_Exercise details_
Reproduce, exactly, the lines of the material below from the line containing "Q: What species is this?" through the line containing "United States, site archbold_FL-12.", with both end lines included and nothing else.

_Input for this task_
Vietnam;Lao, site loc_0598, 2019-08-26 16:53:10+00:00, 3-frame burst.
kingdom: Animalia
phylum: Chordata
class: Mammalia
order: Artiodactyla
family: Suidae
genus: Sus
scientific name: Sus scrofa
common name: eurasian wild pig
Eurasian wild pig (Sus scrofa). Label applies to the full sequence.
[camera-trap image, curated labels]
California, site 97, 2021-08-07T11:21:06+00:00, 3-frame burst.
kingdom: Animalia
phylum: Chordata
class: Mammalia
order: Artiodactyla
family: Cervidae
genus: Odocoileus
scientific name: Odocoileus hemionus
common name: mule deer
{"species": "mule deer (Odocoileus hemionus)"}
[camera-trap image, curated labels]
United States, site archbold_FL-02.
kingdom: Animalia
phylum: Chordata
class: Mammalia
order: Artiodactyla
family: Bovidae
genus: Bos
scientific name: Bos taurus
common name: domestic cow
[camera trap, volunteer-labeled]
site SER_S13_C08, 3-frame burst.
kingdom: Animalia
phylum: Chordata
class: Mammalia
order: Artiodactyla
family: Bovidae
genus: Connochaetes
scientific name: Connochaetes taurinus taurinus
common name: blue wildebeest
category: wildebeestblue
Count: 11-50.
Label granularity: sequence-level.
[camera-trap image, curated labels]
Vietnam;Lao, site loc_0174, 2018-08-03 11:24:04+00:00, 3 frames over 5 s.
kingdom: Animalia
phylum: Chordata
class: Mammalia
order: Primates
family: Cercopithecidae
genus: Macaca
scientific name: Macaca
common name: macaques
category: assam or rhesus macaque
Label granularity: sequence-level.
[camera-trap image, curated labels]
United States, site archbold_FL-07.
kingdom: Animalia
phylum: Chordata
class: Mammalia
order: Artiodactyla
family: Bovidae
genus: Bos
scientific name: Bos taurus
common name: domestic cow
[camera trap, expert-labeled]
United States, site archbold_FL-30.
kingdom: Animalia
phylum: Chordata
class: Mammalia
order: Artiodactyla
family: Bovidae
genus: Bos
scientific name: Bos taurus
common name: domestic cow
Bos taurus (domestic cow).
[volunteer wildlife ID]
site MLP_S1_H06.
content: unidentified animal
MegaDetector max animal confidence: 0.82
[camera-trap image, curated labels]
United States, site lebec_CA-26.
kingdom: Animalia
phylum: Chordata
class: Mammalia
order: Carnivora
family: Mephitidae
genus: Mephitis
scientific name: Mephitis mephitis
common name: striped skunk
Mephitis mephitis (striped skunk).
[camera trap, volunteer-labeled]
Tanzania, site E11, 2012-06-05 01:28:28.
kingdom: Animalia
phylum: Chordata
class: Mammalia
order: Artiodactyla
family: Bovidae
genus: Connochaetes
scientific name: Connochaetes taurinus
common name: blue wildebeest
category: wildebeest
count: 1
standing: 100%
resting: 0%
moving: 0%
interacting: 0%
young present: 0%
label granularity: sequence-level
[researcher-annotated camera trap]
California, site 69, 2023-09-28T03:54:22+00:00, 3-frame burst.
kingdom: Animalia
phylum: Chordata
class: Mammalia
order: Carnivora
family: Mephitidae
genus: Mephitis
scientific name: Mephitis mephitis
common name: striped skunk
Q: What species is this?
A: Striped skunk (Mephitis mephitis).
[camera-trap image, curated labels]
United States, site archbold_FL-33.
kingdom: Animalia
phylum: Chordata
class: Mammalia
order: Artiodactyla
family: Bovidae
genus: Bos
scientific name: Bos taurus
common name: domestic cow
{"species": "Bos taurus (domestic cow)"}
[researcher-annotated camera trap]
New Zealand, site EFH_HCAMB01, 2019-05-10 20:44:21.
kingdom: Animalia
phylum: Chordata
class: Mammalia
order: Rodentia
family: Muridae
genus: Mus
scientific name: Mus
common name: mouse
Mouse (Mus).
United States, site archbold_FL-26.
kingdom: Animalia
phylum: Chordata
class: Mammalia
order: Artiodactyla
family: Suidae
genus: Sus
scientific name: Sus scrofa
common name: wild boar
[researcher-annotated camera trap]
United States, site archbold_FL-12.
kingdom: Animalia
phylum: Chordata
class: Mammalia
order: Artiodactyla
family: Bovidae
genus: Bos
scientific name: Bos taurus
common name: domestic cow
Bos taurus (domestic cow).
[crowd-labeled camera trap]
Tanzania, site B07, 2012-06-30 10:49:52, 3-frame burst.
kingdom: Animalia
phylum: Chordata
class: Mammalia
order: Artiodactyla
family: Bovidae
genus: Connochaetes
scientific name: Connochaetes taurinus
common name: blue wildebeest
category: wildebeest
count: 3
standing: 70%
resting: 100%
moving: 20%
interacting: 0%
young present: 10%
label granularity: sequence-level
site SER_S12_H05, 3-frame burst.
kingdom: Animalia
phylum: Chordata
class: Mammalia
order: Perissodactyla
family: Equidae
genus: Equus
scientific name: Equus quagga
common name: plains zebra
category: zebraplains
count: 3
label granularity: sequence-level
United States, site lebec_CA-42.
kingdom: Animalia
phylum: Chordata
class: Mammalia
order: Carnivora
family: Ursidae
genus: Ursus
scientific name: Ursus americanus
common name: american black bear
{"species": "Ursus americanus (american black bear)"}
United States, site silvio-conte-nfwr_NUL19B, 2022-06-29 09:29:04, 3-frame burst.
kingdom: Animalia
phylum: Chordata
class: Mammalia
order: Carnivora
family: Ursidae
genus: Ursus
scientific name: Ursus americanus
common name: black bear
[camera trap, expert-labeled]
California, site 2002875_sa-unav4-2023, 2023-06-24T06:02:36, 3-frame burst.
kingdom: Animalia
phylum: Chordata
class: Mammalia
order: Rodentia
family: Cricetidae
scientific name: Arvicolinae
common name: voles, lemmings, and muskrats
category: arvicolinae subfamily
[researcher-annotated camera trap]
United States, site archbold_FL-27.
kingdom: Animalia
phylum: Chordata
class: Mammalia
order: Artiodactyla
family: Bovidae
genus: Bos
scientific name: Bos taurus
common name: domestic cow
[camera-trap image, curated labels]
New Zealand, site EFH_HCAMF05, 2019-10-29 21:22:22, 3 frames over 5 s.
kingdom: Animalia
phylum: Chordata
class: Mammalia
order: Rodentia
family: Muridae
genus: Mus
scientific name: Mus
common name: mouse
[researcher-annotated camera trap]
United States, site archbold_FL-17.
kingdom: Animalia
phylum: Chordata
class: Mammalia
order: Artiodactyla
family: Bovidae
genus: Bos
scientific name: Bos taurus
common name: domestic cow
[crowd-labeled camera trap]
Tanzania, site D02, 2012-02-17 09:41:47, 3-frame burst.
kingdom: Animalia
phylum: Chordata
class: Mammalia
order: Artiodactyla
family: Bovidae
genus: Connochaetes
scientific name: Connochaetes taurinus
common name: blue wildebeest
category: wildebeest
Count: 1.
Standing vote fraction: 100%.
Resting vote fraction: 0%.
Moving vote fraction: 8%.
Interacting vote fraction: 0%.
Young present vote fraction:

_Reply_
Q: What species is this?
A: Striped skunk (Mephitis mephitis).
[camera-trap image, curated labels]
United States, site archbold_FL-33.
kingdom: Animalia
phylum: Chordata
class: Mammalia
order: Artiodactyla
family: Bovidae
genus: Bos
scientific name: Bos taurus
common name: domestic cow
{"species": "Bos taurus (domestic cow)"}
[researcher-annotated camera trap]
New Zealand, site EFH_HCAMB01, 2019-05-10 20:44:21.
kingdom: Animalia
phylum: Chordata
class: Mammalia
order: Rodentia
family: Muridae
genus: Mus
scientific name: Mus
common name: mouse
Mouse (Mus).
United States, site archbold_FL-26.
kingdom: Animalia
phylum: Chordata
class: Mammalia
order: Artiodactyla
family: Suidae
genus: Sus
scientific name: Sus scrofa
common name: wild boar
[researcher-annotated camera trap]
United States, site archbold_FL-12.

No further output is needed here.